Brexit disaster: Predicted 0.08% boost from UK-Asia trade deal could be overestimate

"No wonder they feel the need to present figures in the most favourable way they can find."

Brexit

Yet more bad news on Brexit. The Tories and their Brexit supporting allies in the press spent last month hailing Brexit freedoms, after the government finally concluded talks on joining the Comprehensive and Progressive Agreement for Trans-Pacific Partnership (CPTPP).

The CPTPP is a free trade agreement between 11 countries across the Indo-Pacific, including Australia, Brunei, Canada, Chile, Japan, Malaysia, Mexico, New Zealand, Peru, Singapore and Vietnam – and now the UK.

The deal, billed the biggest trade deal since the decision to leave the EU, was mocked at the time for increasing UK gross domestic product by just 0.08 per cent over a decade.

It’s now emerged that even the 0.08% estimate could be an exaggeration. Small print contained in the document published by the Department for International Trade suggests calculations could have been intentionally juiced up to make the deal sound more appealing.

The document states that officials could not employ their usual approach to calculating the GDP benefits of a deal, known as a “Melitz-style model”, because there were ‘too many unknown variables’.

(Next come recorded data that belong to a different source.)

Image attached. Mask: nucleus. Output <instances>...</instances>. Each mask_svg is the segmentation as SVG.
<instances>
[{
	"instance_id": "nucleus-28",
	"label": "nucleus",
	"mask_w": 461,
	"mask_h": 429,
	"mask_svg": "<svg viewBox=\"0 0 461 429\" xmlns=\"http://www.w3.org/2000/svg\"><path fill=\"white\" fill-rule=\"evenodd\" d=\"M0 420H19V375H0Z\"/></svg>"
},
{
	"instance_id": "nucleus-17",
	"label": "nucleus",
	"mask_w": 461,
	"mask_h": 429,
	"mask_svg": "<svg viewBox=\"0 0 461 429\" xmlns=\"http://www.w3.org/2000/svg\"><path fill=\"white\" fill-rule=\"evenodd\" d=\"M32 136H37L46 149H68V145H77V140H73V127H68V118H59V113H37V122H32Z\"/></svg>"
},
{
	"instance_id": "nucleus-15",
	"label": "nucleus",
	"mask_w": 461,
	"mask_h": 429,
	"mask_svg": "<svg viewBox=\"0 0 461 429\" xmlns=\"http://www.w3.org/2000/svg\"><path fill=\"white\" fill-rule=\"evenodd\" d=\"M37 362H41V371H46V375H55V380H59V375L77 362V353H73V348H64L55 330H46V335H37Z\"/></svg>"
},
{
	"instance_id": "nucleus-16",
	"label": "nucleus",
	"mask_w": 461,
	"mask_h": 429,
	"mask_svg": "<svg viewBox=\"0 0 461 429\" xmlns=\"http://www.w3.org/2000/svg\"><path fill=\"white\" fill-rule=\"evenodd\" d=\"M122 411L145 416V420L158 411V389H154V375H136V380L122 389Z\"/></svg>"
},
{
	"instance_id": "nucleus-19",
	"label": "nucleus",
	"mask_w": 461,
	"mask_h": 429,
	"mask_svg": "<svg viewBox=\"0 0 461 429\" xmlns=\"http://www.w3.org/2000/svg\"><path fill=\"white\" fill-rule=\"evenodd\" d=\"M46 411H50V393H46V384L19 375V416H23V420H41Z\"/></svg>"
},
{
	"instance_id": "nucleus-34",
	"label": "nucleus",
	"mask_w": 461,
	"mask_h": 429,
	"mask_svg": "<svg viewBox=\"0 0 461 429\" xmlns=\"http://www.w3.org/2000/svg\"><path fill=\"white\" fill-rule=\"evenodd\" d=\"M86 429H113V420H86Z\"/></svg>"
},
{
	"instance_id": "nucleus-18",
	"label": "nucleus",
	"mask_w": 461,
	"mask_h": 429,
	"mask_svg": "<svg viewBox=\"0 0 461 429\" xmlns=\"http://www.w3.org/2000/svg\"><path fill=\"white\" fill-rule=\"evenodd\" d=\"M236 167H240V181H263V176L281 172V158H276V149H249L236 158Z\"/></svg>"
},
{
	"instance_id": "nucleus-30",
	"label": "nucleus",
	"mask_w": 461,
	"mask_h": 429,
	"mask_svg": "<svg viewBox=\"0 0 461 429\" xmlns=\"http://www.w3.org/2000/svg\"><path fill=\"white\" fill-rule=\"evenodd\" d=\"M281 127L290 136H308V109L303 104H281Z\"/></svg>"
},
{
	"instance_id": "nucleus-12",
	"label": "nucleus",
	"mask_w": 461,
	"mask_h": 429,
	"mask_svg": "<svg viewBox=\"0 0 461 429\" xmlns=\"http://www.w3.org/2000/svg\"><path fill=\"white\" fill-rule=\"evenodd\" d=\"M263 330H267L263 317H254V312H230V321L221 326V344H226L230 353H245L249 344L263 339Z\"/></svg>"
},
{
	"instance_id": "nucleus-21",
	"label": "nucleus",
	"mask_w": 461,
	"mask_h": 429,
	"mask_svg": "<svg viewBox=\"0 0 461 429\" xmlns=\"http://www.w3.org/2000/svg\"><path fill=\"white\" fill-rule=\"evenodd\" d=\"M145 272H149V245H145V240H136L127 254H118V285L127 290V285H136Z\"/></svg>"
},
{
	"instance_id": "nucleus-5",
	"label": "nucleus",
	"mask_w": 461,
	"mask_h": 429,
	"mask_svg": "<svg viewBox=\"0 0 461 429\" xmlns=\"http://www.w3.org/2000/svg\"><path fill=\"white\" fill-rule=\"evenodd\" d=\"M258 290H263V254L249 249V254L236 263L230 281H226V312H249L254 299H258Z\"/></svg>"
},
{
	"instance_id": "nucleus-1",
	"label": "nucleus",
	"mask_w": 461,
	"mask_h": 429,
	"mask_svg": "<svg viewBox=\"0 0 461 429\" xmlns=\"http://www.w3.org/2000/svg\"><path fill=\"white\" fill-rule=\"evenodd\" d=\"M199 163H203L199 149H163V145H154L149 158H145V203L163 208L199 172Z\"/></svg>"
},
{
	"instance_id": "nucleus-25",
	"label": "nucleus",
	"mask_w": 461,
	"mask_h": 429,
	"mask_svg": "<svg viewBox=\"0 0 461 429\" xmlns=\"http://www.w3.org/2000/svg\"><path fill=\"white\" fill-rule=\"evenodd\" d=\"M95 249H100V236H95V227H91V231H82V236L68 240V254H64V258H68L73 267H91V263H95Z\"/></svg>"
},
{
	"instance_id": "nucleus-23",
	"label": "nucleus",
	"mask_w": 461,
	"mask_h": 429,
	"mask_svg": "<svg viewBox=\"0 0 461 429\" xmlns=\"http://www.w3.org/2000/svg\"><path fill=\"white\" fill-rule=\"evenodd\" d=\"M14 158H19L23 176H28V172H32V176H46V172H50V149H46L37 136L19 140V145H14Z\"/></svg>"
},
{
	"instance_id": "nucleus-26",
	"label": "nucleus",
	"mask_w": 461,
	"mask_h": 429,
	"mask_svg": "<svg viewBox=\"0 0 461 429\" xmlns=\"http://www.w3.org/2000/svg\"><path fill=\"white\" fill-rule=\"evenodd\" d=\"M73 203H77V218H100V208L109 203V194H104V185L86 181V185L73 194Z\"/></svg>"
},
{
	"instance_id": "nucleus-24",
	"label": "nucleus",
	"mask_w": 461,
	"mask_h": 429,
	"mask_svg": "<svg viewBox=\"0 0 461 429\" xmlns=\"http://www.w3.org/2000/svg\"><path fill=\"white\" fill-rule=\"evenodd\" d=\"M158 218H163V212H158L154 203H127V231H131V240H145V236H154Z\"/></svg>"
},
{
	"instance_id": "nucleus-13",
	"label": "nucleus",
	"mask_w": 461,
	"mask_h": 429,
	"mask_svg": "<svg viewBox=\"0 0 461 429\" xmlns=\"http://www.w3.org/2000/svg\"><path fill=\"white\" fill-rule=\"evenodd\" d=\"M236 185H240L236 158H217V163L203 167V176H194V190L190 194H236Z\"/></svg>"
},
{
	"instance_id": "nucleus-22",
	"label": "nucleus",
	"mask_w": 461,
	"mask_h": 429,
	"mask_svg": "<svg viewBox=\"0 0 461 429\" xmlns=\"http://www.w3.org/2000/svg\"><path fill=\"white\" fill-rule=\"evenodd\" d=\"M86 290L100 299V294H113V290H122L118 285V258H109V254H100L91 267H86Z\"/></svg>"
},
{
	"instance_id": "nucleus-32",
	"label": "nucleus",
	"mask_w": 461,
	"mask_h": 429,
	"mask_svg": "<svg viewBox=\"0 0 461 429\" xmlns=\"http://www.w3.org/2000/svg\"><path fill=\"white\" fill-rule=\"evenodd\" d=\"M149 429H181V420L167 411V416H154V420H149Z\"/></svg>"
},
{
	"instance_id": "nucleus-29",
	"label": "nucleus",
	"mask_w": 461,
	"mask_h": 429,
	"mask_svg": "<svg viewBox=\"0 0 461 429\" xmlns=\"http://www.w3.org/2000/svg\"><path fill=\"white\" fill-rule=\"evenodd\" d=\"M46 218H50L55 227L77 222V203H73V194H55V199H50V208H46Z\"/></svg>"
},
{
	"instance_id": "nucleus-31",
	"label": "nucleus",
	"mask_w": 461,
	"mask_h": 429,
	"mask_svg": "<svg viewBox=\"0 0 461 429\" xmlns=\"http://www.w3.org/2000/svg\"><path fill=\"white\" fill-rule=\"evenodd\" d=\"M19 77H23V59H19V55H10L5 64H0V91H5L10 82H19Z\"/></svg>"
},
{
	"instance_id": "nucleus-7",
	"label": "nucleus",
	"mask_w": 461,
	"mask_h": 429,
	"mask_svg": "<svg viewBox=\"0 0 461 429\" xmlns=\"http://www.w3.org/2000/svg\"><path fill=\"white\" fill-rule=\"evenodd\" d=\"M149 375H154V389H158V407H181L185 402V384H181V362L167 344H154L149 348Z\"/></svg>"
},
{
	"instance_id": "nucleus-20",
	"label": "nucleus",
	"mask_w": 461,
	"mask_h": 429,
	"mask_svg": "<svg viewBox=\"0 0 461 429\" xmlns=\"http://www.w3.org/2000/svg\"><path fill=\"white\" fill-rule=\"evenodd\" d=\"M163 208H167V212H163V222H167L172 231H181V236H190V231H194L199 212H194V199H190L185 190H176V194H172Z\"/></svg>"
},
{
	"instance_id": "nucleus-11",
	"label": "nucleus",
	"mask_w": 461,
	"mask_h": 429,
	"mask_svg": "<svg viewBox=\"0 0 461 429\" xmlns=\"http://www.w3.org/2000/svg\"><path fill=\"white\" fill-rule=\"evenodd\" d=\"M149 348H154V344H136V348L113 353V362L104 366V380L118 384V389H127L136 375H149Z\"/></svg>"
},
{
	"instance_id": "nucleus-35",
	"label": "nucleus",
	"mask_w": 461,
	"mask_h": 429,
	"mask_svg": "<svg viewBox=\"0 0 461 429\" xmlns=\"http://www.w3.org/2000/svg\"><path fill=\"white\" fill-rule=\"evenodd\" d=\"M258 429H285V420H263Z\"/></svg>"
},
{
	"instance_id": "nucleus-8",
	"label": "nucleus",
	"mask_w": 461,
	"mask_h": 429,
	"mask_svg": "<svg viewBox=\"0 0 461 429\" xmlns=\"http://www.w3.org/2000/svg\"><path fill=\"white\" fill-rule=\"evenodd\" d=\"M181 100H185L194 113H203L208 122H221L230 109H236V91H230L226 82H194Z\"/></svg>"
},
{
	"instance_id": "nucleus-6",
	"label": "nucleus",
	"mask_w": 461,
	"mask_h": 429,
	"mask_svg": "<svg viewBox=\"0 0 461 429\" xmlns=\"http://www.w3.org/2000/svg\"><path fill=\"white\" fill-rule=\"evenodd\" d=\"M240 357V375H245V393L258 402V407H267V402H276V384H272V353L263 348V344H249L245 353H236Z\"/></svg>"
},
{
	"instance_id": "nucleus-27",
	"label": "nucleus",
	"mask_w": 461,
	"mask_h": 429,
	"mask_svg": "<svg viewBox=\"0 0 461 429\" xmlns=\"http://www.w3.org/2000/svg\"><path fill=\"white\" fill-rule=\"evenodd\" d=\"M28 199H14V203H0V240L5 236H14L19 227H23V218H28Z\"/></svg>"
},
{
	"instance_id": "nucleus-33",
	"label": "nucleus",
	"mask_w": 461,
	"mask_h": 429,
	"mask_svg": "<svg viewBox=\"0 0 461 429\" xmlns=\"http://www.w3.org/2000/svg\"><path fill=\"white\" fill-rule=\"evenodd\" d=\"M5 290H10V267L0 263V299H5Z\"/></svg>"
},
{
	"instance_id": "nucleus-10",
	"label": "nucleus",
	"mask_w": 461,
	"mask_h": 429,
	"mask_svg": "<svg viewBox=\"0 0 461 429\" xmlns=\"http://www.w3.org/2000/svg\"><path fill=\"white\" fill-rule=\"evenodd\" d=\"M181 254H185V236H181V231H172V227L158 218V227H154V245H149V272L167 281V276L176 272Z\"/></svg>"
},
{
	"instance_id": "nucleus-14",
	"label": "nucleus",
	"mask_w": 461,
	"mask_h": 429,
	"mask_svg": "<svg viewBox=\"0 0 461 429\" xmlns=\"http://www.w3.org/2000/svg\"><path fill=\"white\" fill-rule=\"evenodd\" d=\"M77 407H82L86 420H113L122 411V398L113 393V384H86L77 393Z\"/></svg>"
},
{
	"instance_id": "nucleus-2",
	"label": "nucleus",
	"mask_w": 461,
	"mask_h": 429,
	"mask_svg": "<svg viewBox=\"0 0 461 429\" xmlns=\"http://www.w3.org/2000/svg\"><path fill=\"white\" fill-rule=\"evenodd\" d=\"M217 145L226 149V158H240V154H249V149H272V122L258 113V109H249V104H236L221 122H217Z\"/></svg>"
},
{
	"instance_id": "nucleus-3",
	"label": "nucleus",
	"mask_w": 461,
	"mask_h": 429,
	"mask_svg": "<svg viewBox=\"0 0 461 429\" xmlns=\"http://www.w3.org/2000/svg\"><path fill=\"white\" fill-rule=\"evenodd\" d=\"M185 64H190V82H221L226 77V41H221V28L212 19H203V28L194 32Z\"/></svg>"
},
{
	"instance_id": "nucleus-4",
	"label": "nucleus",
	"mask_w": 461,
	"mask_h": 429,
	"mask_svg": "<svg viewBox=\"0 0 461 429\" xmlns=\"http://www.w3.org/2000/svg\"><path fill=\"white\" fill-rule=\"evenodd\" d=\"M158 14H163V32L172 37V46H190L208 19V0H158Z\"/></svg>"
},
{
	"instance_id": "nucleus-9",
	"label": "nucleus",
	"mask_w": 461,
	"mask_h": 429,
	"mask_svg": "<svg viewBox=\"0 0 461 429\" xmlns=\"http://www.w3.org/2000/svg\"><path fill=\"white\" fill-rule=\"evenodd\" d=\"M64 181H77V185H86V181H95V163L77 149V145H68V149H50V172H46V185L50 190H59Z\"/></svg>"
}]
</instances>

Instead, the “Armington-style” model was used to get the number for CPTPP, which the document notes tend to produce higher GDP figures “for a given free trade agreement”. Furthermore, the model also produces results that are “not directly comparable” to the previous estimates for deals with the US, Australia, Japan and New Zealand, the document states.

Sam Lowe, a trade expert and senior visiting fellow at the King’s Policy Institute, told the Independent: “While the approach the government has taken is perfectly credible, the change in methodology does seem to have been made with the intention of making the GDP figure sound more impressive.”

Nick Thomas-Symonds, the shadow international trade secretary said: “No wonder they feel the need to present figures in the most favourable way they can find. The OBR predict a 6.6 per cent fall in exports in 2023, a hit of over £51bn to the UK economy. That hammers UK growth and will make the cost of living crisis even worse.”